Private Credit transactions are loans made to businesses and purchasers of them (often private equity corporations and funds) by non-bank lenders in the non-public market. Many of the lenders are investment partnerships overseen and managed by Business Development Corporations that are funded by institutional and accredited investors.
The Private Credit market has grown from an estimated $300 billion 10 years ago to over $1.8 trillion today. That means a large tranche of lending has moved from banks and the public debt markets to a relatively discreet and unregulated group.
Many of the Business Development Corporations like Blue Owl, Blackstone, Ares, and Apollo are public corporations which gives us a window into their Private Credit activities and results. While the funds themselves are discreet entities, the BDC’s must disclose their interests in them, financial results, and other material information about them.
What we have learned is a large portion of their loans have been made in the software sector. Many of the loans were to facilitate private equity firms buying out these software firms prior to the AI craze of the past few years. Now these firms are under threat from AI.
AI is changing the economic landscape in many industries and one of those is software, especially SAAS. While the regulatory and court battles over copyright and patent issues are yet to be fought and settled, for the time being that industry is taking it on the chin. Public companies like Adobe and Salesforce clearly have real and perceived problems as indicated by their stock valuations. The world of private software companies financed by private credit is likely having similar issues.
This is confirmed by disclosures made by the Public BDC’s where we learned about enhanced redemption requests in the funds from their investors, often exceeding the contractual quarterly maximums. The value of the stock of these BDC’s has been cut down, in many cases to 12 month lows. In other words, some of this debt is distressed.
Most of you are not investors in these funds, so you might be asking how it might affect you. There are three areas of note…

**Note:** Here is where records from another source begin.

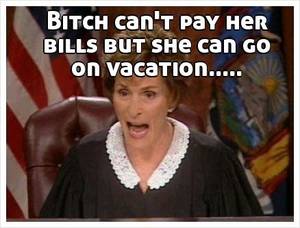 can%27t pay - Bitch can\\'t pay her bills but she can go on vacation.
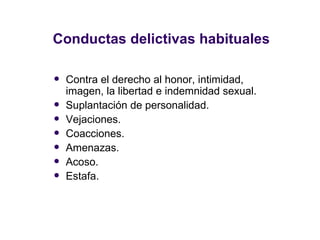 Conductas delictivas habituales Contra el derecho al honor, intimidad, imagen, la libertad e indemnidad sexual. Suplantación de personalidad. Vejaciones. Coacciones. Amenazas. Acoso. Estafa. 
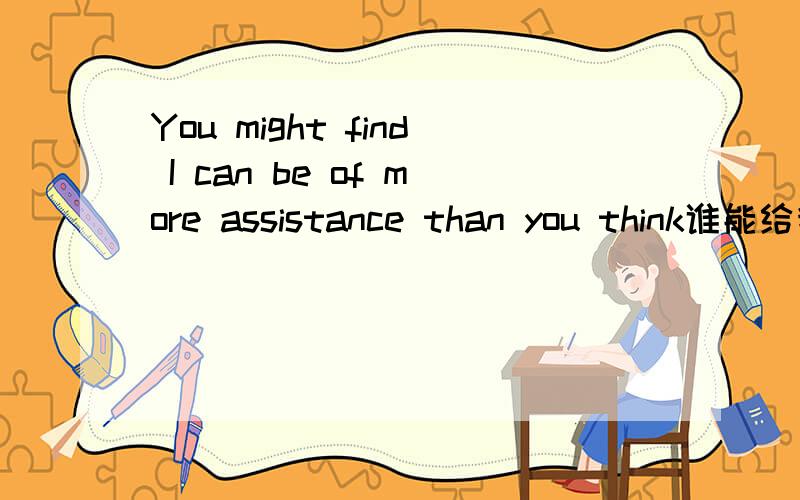You might find I can be of more assistance than you think谁能给我分析一下这个句子的语法.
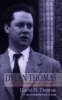 Dylan Thomas: A Farm, Two Mansions and a Bungalow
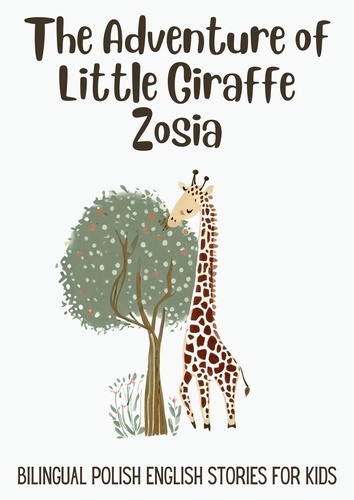  Coledown Bilingual Books - The Adventure of Little Giraffe Zosia: Bilingual Polish English Stories for Kids.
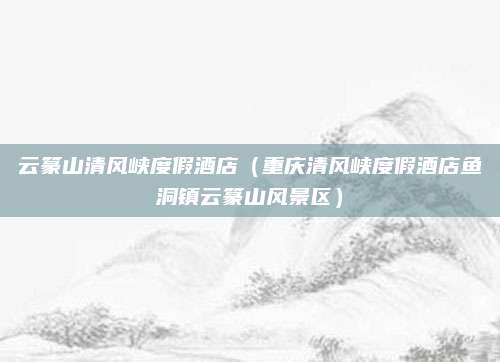 云篆山清风峡度假酒店(重庆清风峡度假酒店鱼洞镇云篆山风景区)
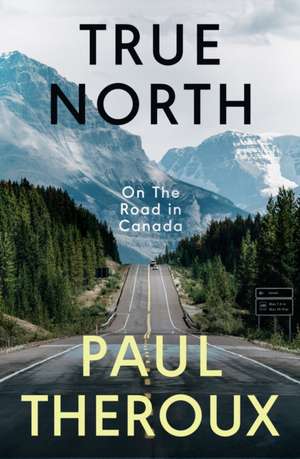 True North de Paul Theroux
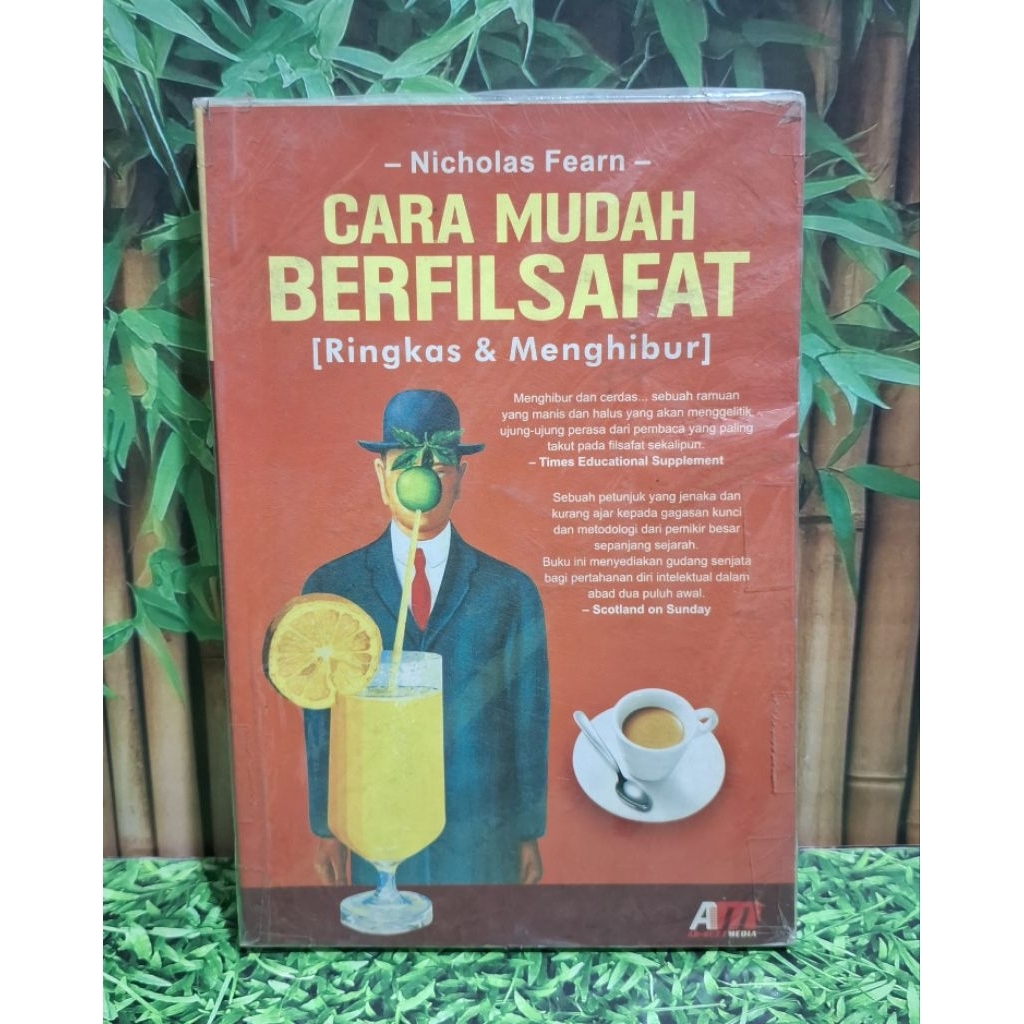 Cara Mudah Berfilsafat ( Ringkas & Menghibur)-Nicholas Fearn-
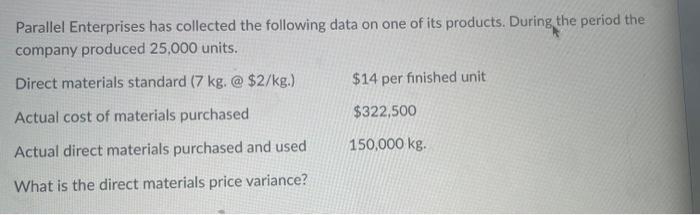 Solved Parallel Enterprises has collected the following data | Chegg.com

Defaults or repricing of debt in these funds will cause write downs by the investors in them. Many of them are institutional investors like pension funds and life insurance companies. Are you insured by one of those insurance companies? Have you invested in a company whose pension fund may now have a shortfall that must be made up with additional contributions? Time will tell.
Are you invested in the software sector in general? Are any of these companies at high risk of being negatively affected by AI? Many can’t miss software companies from 2022 no longer have water in their moat and the alligators have died. Time to get out?
The bigger picture is it has been 17 years since the Great Financial Crisis, and we have not had a credit cycle since then. Unlike the GFC which was triggered by fraud, if this triggers a credit issue it would be more like the 1989-92 version where the junk bond market dried up in the wake of the Drexel collapse and Milken prosecution contributing to a recession. If that happens, are you prepared? Do you have a plan or strategy?
The Bottom Line: Where There Is Smoke There Is Usually Fire.